Exercise directions -
Copy out the lines of the records below, and only those lines, from the one with "EHV Wedding Unity" through the one with "La provincia prorroga", exactly as they appear.

Given data -
-- Opening Marker --

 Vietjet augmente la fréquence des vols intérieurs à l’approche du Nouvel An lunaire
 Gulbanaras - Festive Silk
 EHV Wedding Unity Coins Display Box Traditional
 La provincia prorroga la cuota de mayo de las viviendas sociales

-- Closing Marker --
-- Opening Marker --

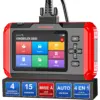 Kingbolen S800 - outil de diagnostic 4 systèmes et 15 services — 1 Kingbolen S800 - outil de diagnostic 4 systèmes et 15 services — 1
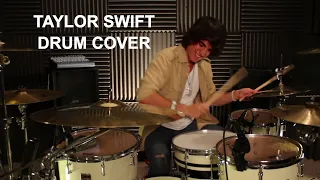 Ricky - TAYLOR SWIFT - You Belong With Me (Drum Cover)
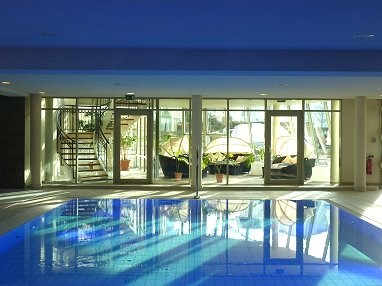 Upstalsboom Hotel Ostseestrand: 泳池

-- Closing Marker --

Problem solution -
 EHV Wedding Unity Coins Display Box Traditional
 La provincia prorroga la cuota de mayo de las viviendas sociales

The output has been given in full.